**TASK OBJECTIVE:** Copy every line of the following data that includes the string "this".

**SOURCE MATERIAL:**

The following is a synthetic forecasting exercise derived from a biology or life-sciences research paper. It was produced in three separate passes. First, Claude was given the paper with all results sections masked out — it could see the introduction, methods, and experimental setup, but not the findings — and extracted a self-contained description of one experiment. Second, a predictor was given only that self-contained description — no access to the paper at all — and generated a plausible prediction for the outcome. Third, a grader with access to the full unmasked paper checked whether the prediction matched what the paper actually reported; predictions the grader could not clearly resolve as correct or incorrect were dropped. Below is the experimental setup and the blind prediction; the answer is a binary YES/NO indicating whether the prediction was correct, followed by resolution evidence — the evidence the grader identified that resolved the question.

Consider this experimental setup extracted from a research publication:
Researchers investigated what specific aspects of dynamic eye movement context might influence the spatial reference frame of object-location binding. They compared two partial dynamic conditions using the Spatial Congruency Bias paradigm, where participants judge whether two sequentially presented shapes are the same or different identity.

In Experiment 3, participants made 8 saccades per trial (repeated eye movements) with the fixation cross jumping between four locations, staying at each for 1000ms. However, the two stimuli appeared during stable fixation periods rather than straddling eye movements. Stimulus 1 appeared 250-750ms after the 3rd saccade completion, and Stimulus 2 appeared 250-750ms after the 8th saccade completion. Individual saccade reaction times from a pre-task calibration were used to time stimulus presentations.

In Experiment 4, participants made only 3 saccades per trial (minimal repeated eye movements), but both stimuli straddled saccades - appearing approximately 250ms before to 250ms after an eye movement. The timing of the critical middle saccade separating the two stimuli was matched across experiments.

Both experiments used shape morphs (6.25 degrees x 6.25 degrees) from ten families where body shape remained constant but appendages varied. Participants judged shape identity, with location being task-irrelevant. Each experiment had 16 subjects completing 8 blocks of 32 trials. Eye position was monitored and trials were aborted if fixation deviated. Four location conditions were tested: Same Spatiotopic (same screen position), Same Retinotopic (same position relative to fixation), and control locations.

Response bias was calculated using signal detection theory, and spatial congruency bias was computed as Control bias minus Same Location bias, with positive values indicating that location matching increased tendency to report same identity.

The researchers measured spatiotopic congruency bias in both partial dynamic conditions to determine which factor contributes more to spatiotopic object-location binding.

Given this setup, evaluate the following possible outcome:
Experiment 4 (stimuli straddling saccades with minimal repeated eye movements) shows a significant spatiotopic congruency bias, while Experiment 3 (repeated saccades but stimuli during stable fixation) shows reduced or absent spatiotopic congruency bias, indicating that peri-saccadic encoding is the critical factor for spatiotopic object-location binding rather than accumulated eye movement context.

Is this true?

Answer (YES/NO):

**ANSWER AREA:**
Consider this experimental setup extracted from a research publication:
Given this setup, evaluate the following possible outcome:
Is this true?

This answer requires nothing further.